Shopify (SHOP 99) has steadied itself in recent days after plunging to a low of 89 last week. We have a small position left and are willing to give it some rope, especially now that the panic selling over the short-selling claims is in the past. Fundamentally, the firm inked a deal with DHL Express, boosting international shipping options for Shopify’s clients. Intermediate-term, the stock is damaged, but we’re still believers in the company’s growth story. We’ll hold onto our small position and see how the stock acts. Earnings are likely due in early November. HOLD.

Universal Display (OLED 138) held support near 125 for a couple of weeks in late September and early this month, and recently has begun to perk up on solid volume. This is the action we were hoping to see after the prior sharp retreat, and it’s enough for us to restore our Buy rating. Of course, earnings are due out soon (November 2), which will probably determine the stock’s fate. Still, big investors are clearly supporting the stock, so we’re OK buying a small (half-sized) position if you’re not yet in. BUY.

Watch List

AbbVie (ABBV 96): It’s not growing at lightning-fast rates, but ABBV looks like a new leader in the biotech field with its core product set to produce 15% to 20% growth for many years.

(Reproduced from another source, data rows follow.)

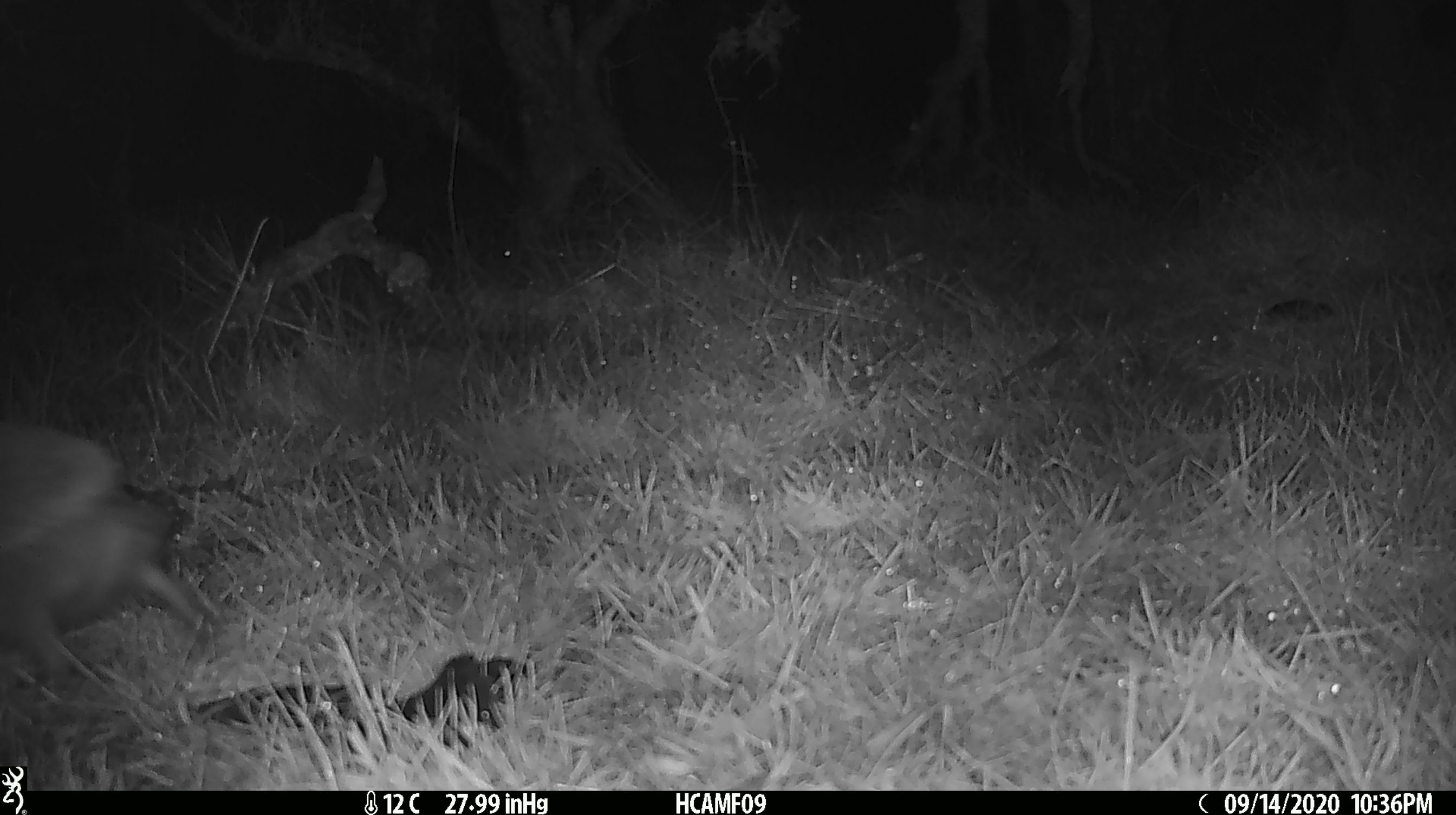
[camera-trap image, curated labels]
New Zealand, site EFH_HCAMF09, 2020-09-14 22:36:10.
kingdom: Animalia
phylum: Chordata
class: Mammalia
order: Eulipotyphla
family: Erinaceidae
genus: Erinaceus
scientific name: Erinaceus europaeus europaeus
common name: european hedgehog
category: hedgehog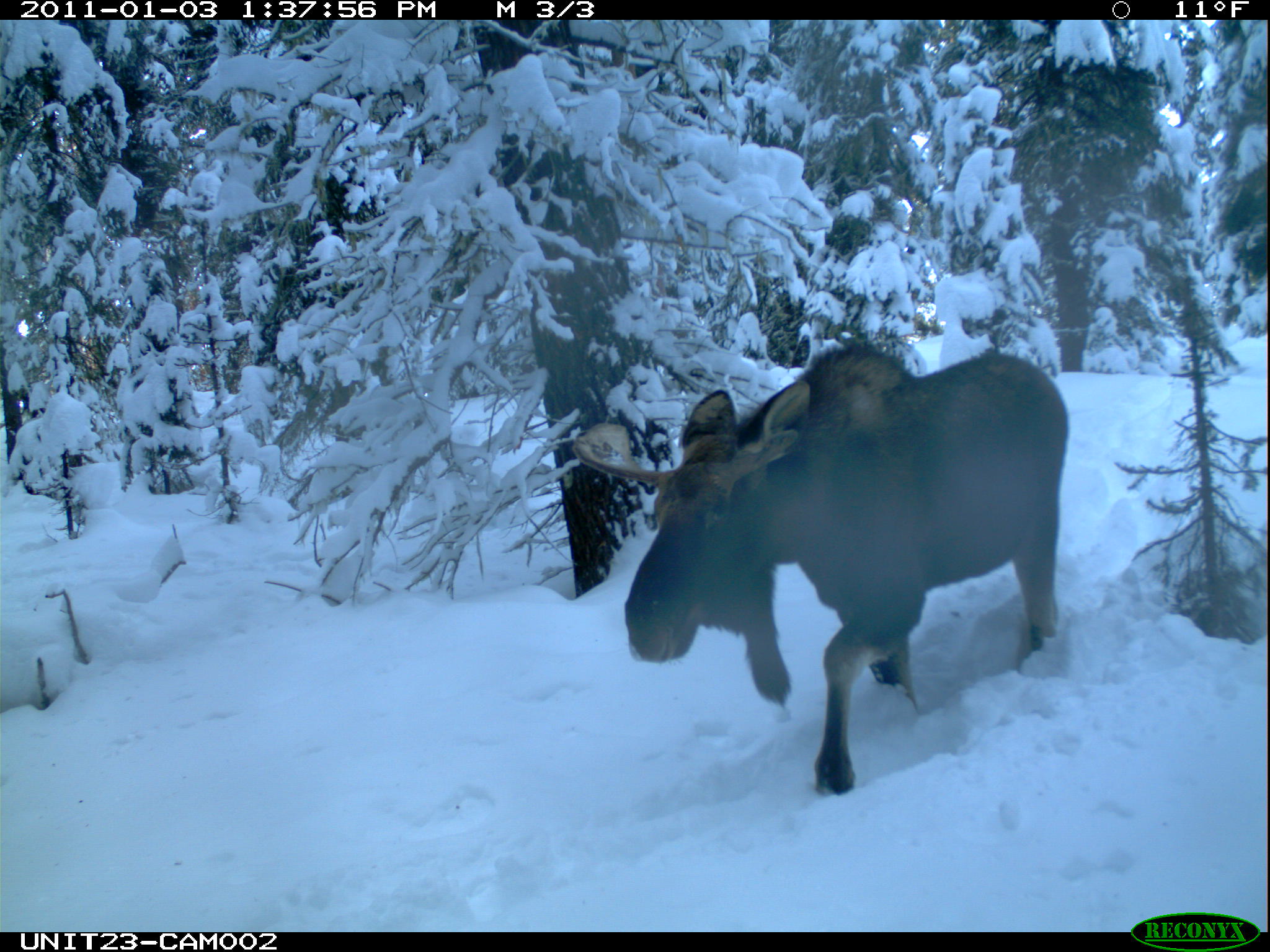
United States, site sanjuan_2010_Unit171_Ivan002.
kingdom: Animalia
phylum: Chordata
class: Mammalia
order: Artiodactyla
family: Cervidae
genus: Alces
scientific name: Alces alces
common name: moose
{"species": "Alces alces (moose)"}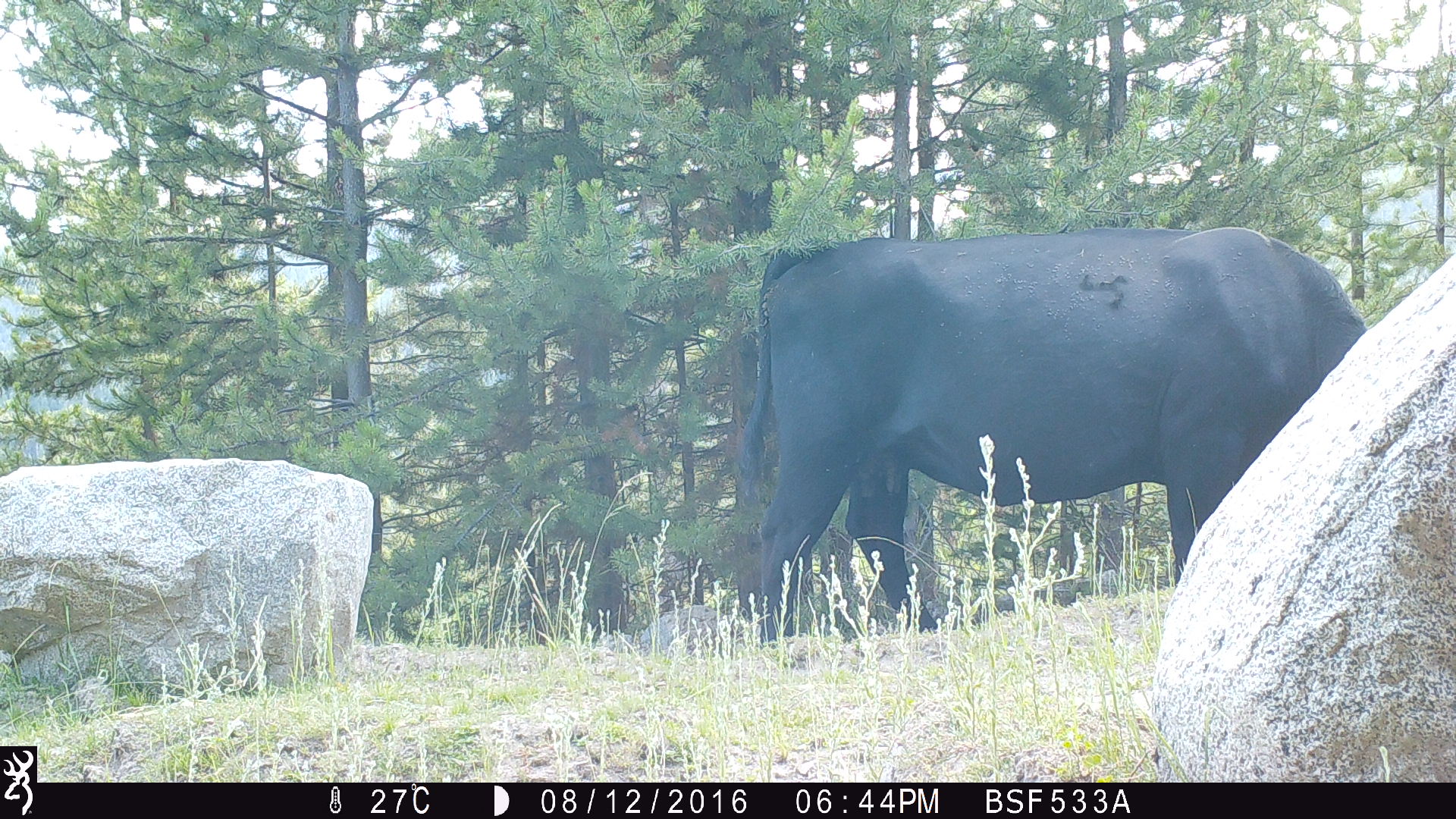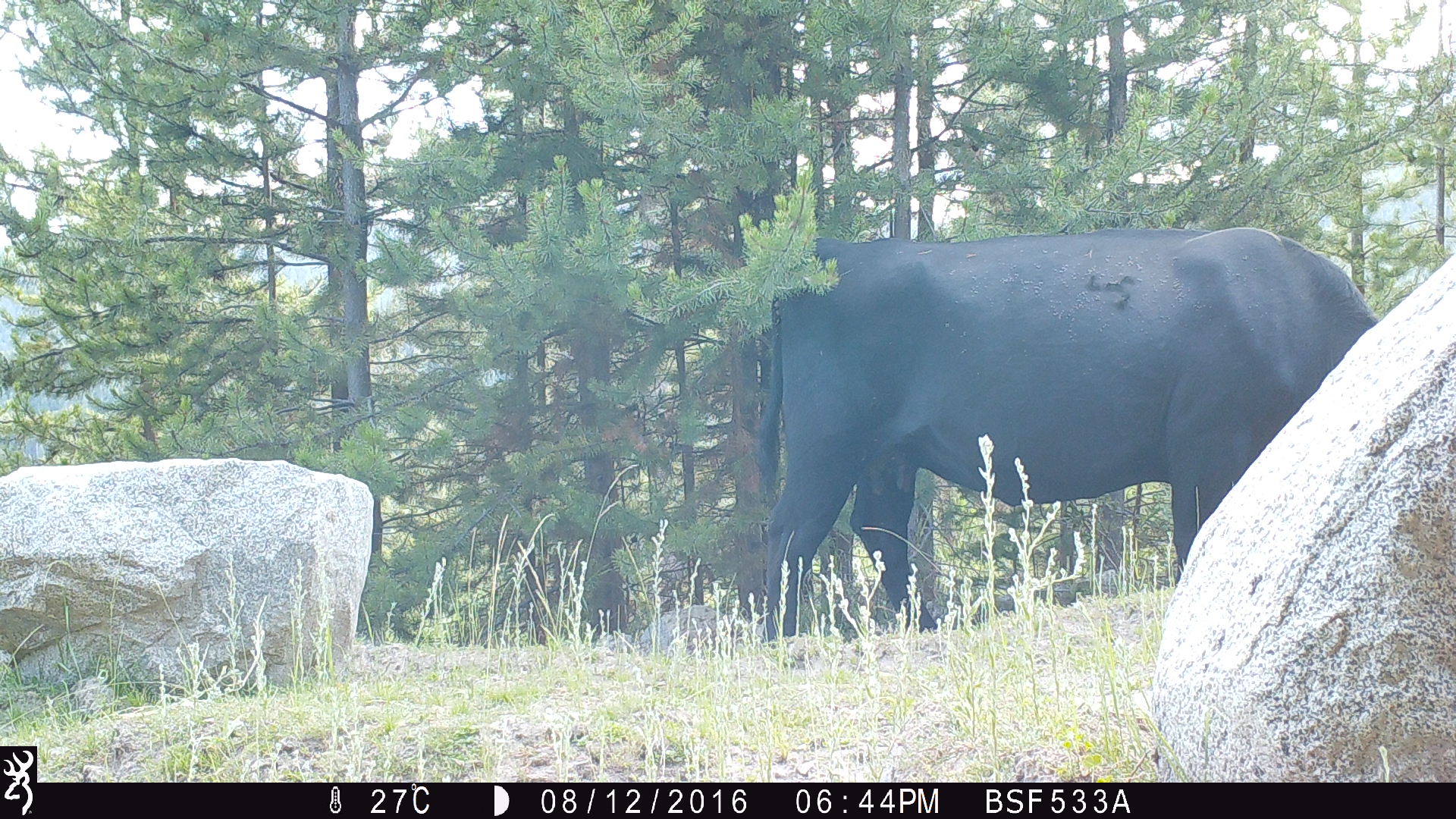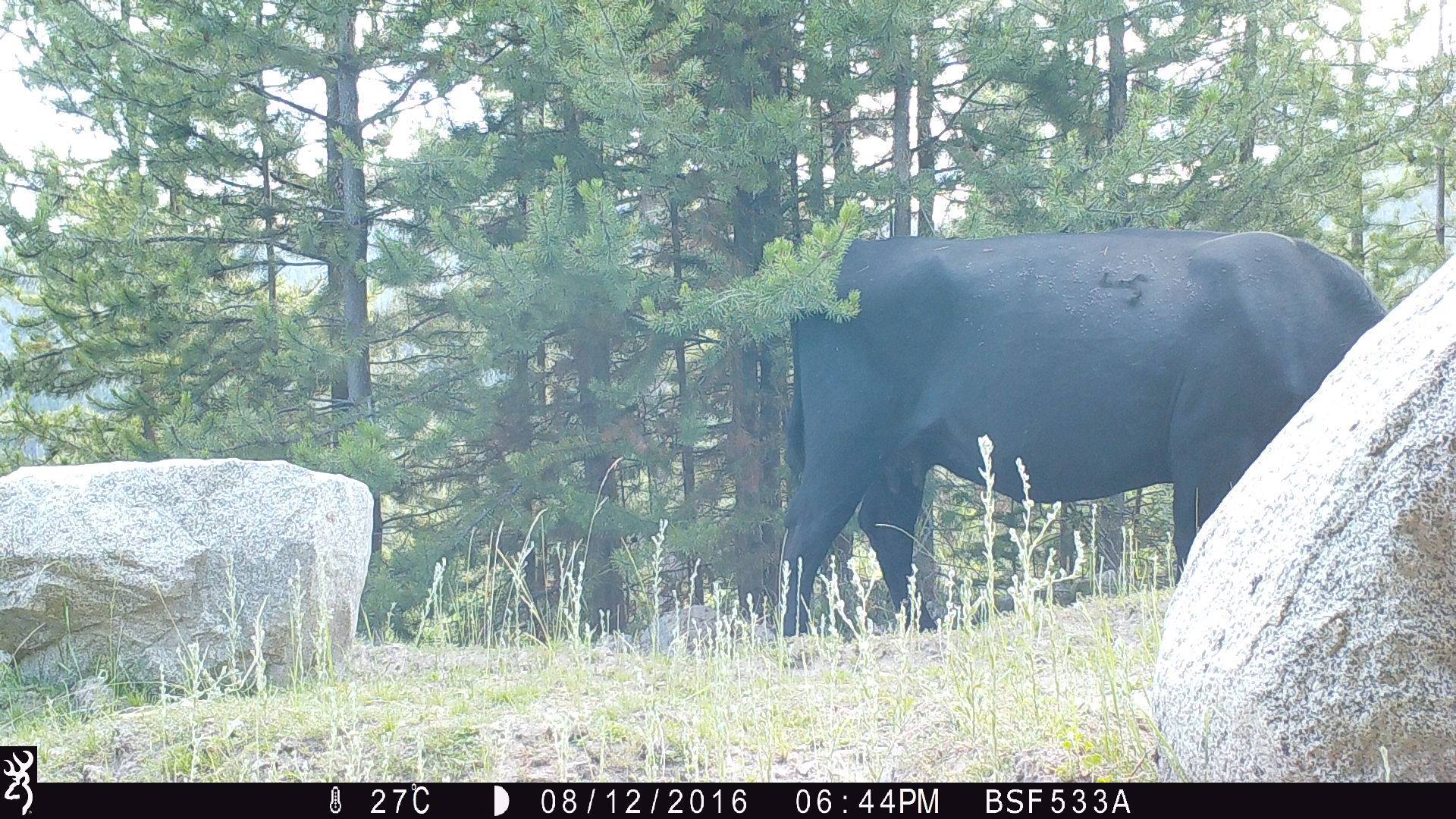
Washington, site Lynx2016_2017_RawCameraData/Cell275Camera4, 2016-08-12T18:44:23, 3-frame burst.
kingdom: Animalia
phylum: Chordata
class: Mammalia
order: Artiodactyla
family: Bovidae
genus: Bos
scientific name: Bos taurus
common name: domestic cattle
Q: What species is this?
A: Domestic cattle (Bos taurus).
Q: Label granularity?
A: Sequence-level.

Autodesk (ADSK 119): We think ADSK can be a solid, steady liquid leader if it decisively gets going on the upside—big investors should be attracted to its steady, predictable subscriber and cash flow gains.

E*Trade (ETFC 44): ETFC remains a solid Bull Market stock, though let’s see how the stock reacts to earnings, which are due out tomorrow.

HubSpot (HUBS 84): HUBS is a leader in inbound marketing for the new digital economy—its software suite is used by more than 34,000 clients, the bottom line is just leaping into the black and the stock recently broke out to new highs. Earnings are due November 1.